* **YOUR TASK**: Rewrite the items below, replacing "dirt ground" with "bare soil" throughout and leaving all other text unchanged.

Excerpts of spatial question data

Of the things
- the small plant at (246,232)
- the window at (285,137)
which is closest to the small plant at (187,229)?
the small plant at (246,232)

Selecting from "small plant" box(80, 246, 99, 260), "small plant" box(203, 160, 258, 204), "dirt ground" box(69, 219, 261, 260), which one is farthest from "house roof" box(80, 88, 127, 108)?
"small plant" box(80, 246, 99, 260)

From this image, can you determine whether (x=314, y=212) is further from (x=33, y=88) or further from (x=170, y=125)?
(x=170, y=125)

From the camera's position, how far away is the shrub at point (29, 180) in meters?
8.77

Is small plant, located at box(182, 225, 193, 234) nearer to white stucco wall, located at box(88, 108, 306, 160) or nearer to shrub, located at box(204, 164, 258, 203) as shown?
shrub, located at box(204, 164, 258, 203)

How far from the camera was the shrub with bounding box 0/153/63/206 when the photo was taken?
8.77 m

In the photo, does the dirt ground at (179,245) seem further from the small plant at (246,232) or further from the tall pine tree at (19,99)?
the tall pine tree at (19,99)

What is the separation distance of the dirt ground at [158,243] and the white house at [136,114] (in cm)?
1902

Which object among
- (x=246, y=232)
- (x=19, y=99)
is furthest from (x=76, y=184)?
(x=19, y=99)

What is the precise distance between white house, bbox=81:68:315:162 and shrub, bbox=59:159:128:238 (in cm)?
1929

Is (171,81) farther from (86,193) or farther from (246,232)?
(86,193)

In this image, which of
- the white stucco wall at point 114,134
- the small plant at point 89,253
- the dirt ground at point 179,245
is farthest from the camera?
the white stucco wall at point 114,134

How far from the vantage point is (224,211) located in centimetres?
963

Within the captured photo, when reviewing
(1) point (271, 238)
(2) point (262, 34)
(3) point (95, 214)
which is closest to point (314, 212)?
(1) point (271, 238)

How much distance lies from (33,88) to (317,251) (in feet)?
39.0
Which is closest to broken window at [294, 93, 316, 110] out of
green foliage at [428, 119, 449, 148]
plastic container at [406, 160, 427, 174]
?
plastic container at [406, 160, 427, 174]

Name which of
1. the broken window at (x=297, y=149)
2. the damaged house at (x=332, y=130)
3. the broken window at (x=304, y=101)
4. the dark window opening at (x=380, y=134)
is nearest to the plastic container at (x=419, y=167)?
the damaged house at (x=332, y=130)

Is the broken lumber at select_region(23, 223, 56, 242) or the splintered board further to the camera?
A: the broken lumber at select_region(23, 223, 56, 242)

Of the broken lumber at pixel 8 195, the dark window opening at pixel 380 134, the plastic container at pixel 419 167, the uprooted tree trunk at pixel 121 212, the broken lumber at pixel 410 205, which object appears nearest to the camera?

* **RESULT OF THIS TASK**:
Of the things
- the small plant at (246,232)
- the window at (285,137)
which is closest to the small plant at (187,229)?
the small plant at (246,232)

Selecting from "small plant" box(80, 246, 99, 260), "small plant" box(203, 160, 258, 204), "bare soil" box(69, 219, 261, 260), which one is farthest from "house roof" box(80, 88, 127, 108)?
"small plant" box(80, 246, 99, 260)

From this image, can you determine whether (x=314, y=212) is further from (x=33, y=88) or further from (x=170, y=125)?
(x=170, y=125)

From the camera's position, how far away is the shrub at point (29, 180) in meters?
8.77

Is small plant, located at box(182, 225, 193, 234) nearer to white stucco wall, located at box(88, 108, 306, 160) or nearer to shrub, located at box(204, 164, 258, 203) as shown?
shrub, located at box(204, 164, 258, 203)

How far from the camera was the shrub with bounding box 0/153/63/206 when the photo was taken?
8.77 m

In the photo, does the bare soil at (179,245) seem further from the small plant at (246,232) or further from the tall pine tree at (19,99)?
the tall pine tree at (19,99)

What is the separation distance of the bare soil at [158,243] and the white house at [136,114] (in cm)?
1902

Which object among
- (x=246, y=232)
- (x=19, y=99)
is furthest from (x=76, y=184)?
(x=19, y=99)

What is the precise distance between white house, bbox=81:68:315:162 and shrub, bbox=59:159:128:238 (in cm)?
1929

Is (171,81) farther from (86,193) or farther from (246,232)?
(86,193)

In this image, which of
- the white stucco wall at point 114,134
- the small plant at point 89,253
- the bare soil at point 179,245
is farthest from the camera?
the white stucco wall at point 114,134

How far from the vantage point is (224,211) located in centimetres?
963

Within the captured photo, when reviewing
(1) point (271, 238)
(2) point (262, 34)
(3) point (95, 214)
which is closest to point (314, 212)?
(1) point (271, 238)

How much distance lies from (33,88) to (317,251) (in feet)?
39.0
Which is closest to broken window at [294, 93, 316, 110] out of
green foliage at [428, 119, 449, 148]
plastic container at [406, 160, 427, 174]
?
plastic container at [406, 160, 427, 174]

Name which of
1. the broken window at (x=297, y=149)
2. the damaged house at (x=332, y=130)
3. the broken window at (x=304, y=101)
4. the dark window opening at (x=380, y=134)
is nearest to the plastic container at (x=419, y=167)?
the damaged house at (x=332, y=130)

Is the broken lumber at select_region(23, 223, 56, 242) or the splintered board further to the camera?
A: the broken lumber at select_region(23, 223, 56, 242)

Of the broken lumber at pixel 8 195, the dark window opening at pixel 380 134, the plastic container at pixel 419 167, the uprooted tree trunk at pixel 121 212, the broken lumber at pixel 410 205, which object appears nearest to the camera?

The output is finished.